● DIRECTIVE: Set out the part of the material that opens with the line containing "How far is pilot" and runs through the end as a Markdown table with the columns Row and Line. Give each line its own row, skip blank lines, and leave the pictures out.

### EXERCISE MATERIALS

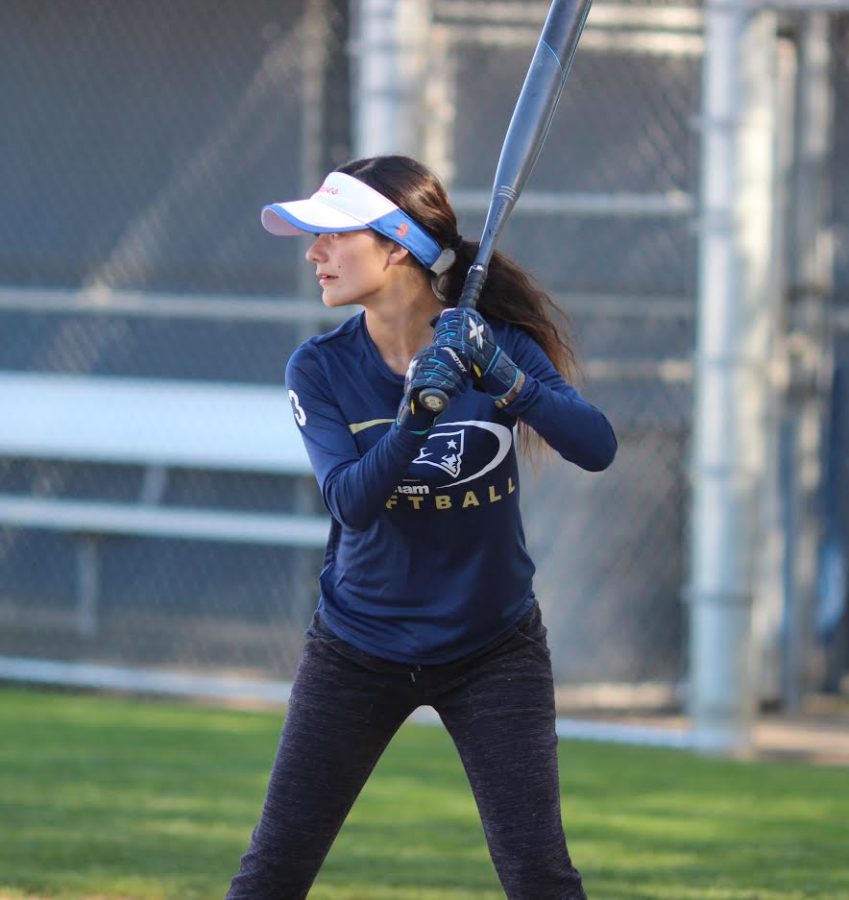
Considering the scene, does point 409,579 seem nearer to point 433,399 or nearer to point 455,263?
point 433,399

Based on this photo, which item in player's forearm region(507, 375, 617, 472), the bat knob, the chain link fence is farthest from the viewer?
the chain link fence

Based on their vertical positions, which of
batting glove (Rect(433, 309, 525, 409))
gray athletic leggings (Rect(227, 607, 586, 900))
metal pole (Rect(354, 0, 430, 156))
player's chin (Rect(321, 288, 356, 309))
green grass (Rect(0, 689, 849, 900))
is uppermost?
metal pole (Rect(354, 0, 430, 156))

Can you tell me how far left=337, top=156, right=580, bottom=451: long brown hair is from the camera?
3.21 m

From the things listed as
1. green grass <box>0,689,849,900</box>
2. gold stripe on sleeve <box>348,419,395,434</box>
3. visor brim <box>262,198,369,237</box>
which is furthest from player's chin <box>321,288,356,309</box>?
green grass <box>0,689,849,900</box>

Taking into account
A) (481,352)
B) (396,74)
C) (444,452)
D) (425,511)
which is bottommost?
(425,511)

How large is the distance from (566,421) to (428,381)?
0.94 feet

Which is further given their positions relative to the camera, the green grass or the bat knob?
the green grass

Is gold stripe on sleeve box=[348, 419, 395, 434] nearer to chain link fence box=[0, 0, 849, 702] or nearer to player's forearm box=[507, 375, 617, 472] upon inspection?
player's forearm box=[507, 375, 617, 472]

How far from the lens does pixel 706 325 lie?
659 cm

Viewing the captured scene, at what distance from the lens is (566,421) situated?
114 inches

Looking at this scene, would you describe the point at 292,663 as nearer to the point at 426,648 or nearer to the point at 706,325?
the point at 706,325

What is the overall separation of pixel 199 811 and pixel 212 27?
5298 mm

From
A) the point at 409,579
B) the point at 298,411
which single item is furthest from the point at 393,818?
the point at 298,411

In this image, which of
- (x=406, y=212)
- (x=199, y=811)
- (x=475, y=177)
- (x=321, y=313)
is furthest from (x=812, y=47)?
(x=406, y=212)
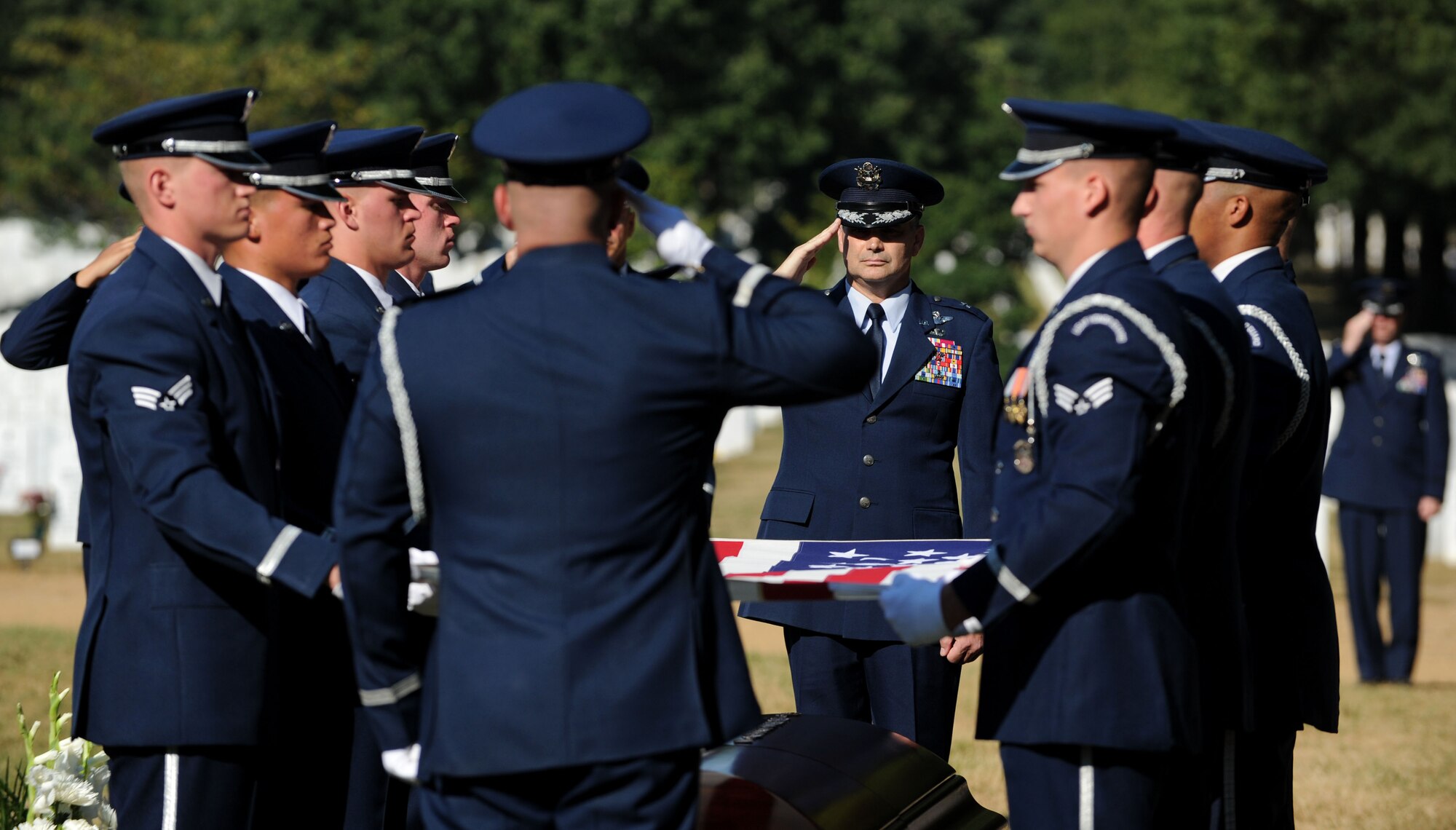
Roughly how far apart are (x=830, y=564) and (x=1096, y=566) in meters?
0.91

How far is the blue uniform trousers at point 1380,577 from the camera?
413 inches

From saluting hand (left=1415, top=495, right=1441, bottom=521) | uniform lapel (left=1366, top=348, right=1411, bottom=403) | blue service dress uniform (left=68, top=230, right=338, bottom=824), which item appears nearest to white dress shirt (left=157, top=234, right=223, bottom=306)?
blue service dress uniform (left=68, top=230, right=338, bottom=824)

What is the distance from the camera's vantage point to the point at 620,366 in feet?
9.96

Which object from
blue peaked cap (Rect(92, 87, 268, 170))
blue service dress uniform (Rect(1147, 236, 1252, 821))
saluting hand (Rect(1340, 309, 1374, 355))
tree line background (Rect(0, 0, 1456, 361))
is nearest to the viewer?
blue service dress uniform (Rect(1147, 236, 1252, 821))

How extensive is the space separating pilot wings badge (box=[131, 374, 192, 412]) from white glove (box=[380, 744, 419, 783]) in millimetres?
921

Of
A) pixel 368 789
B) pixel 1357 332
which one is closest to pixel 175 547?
pixel 368 789

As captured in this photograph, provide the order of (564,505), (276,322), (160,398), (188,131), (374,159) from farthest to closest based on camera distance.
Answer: (374,159), (276,322), (188,131), (160,398), (564,505)

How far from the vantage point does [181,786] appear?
3.71 meters

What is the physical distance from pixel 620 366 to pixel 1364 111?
27735 mm

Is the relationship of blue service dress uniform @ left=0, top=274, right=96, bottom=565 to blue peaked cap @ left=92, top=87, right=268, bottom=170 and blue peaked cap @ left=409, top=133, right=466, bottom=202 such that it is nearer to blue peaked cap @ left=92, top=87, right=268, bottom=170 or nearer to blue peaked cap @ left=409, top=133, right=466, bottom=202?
blue peaked cap @ left=92, top=87, right=268, bottom=170

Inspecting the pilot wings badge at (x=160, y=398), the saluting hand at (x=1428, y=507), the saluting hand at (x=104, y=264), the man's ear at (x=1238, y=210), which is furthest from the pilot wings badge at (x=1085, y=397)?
the saluting hand at (x=1428, y=507)

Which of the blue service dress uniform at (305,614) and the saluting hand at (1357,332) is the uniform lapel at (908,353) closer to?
the blue service dress uniform at (305,614)

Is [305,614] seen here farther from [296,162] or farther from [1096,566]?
[1096,566]

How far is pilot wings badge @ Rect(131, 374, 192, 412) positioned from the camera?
362 centimetres
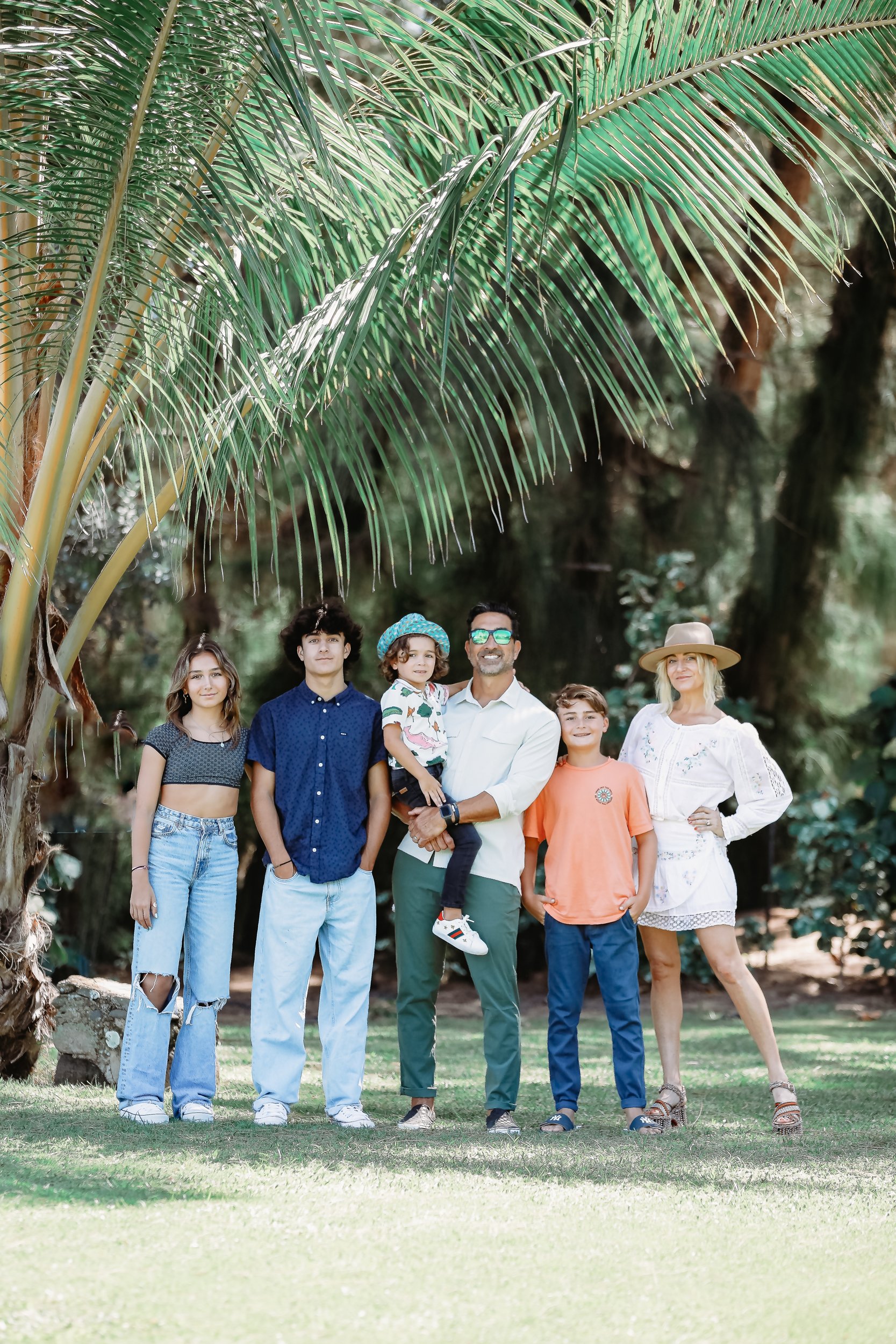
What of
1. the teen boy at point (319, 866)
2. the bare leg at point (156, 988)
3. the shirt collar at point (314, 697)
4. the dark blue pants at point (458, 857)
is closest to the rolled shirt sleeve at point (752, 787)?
the dark blue pants at point (458, 857)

######

● FINISHED TASK:
| Row | Line |
|---|---|
| 1 | How far is pilot wings badge @ Rect(131, 374, 192, 412) positioned from the camera? |
| 2 | 362 centimetres |
| 3 | What of |
| 4 | 1. the teen boy at point (319, 866) |
| 5 | 2. the bare leg at point (156, 988) |
| 6 | 3. the shirt collar at point (314, 697) |
| 7 | 4. the dark blue pants at point (458, 857) |
| 8 | is closest to the rolled shirt sleeve at point (752, 787)? |
| 9 | the dark blue pants at point (458, 857) |